Bristol Uni finally provides clarity on assessment mitigations days before exams start
‘First time in my three years the uni has actually told us stuff’
Days before the January assessment period is set to start, Bristol Uni has provided some much-needed clarity regarding its “enhanced mitigation package”.
In an email sent to students, Bristol Uni confirmed everyone will be able to access a guaranteed one-week coursework extension on request, without evidence. Whilst students will still need to provide a reason for the extension, evidence is not required.
Bristol Uni have also announced they will review “the performance of student cohort graduating this year against previous years unaffected by COVID-19” and will “adjust overall outcomes if there is a big difference” in results.
Bristol Uni also plans to “re-evaluate the methods for classifying taught postgraduate Masters’ degrees” and will update students about this by the end of March.
New sign today in the @BristolUni library with a new zero tolerance policy.
A girl next to me wasn't wearing her mask. A staff member said: "I'm going to take a note of your [desk] number and we'll be looking for you next time, so please keep it on."

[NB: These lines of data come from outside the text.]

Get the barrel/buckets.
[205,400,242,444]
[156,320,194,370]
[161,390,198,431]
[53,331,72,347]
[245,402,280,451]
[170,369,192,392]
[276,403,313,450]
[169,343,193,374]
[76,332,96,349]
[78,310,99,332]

Appropriate or too much? pic.twitter.com/1OIbgHasti
— Ben Bloch (@bensince96) January 15, 2021
Management has also provided more clarity as to why they are refusing to implement a “safety net” policy. Last year Bristol Uni introduced a safety net which ensured assessments taken after the first lockdown could not negatively impact your final grade. Recently Bristol Uni rejected student demands for a safety net. So far, 4,400 students have signed a petition calling for the safety net or no detriment policy to be implemented, and the SU has said that it will be continuing to lobby for it.
Bristol Uni argues they cannot implement it as students have not completed enough unaffected “assessments to make a fair judgement of students’ performance”. They also claim a “one-size-fits-all approach is unfair because it would reinforce inequalities” between students.
Students with Alternative Exam Arrangements will now be given two days of extra time for week-long exams, meaning they will have nine rather than seven days to complete the assessment.
Bristol Uni also said that lecturers have “adapted and designed learning for online delivery” in order to be able to meet the learning outcomes for each course. Assessments have been adapted to make them more manageable, and particular courses have replaced exams with seven-day timed assessments.
@BristolUni know that you are failing your students. 2000+ students have signed a petition calling for a no detriment policy/ safety net and you are completely ignoring us. This is honestly outrageous. pic.twitter.com/4JoTj0PWYj
— Sabrina Miller (@SabriSun_Miller) January 7, 2021
Bristol SU officers have been in talks with the university for the past three days, and said in a statement: “We’re proud of what we’ve managed to win for students so far, but we know the current mitigations do not go far enough.”
Officers are still calling for the university to implement a safety net policy, but so far management has refused to implement this policy. The student officers will “continue to negotiate with the university to put in place the blanket measures that are needed to recognise the impact of the pandemic on all students.”
The SU will also be consulting students through an “Education Network Forum” after the assessment period “where [students will] be able to give us feedback on the January assessment period and organise with us for more comprehensive measures for the summer.”
📣 Exam Update 📣
After three days of talks with the Uni, we're pleased to see them implement some of the measures we have been calling for, but there's still work to be done.
— Bristol SU (@Bristol_SU) January 15, 2021
This latest announcement has received a positive response from students so far.
Olivia Morris, a second year politics and sociology student said: “First time in my three years of being here the uni has finally laid out everything clearly and actually tells us stuff”.
Pieter Snepvangers, also a second year studying politics and sociology admitted this email was “clear and well explained […] a big improvement on the last email.”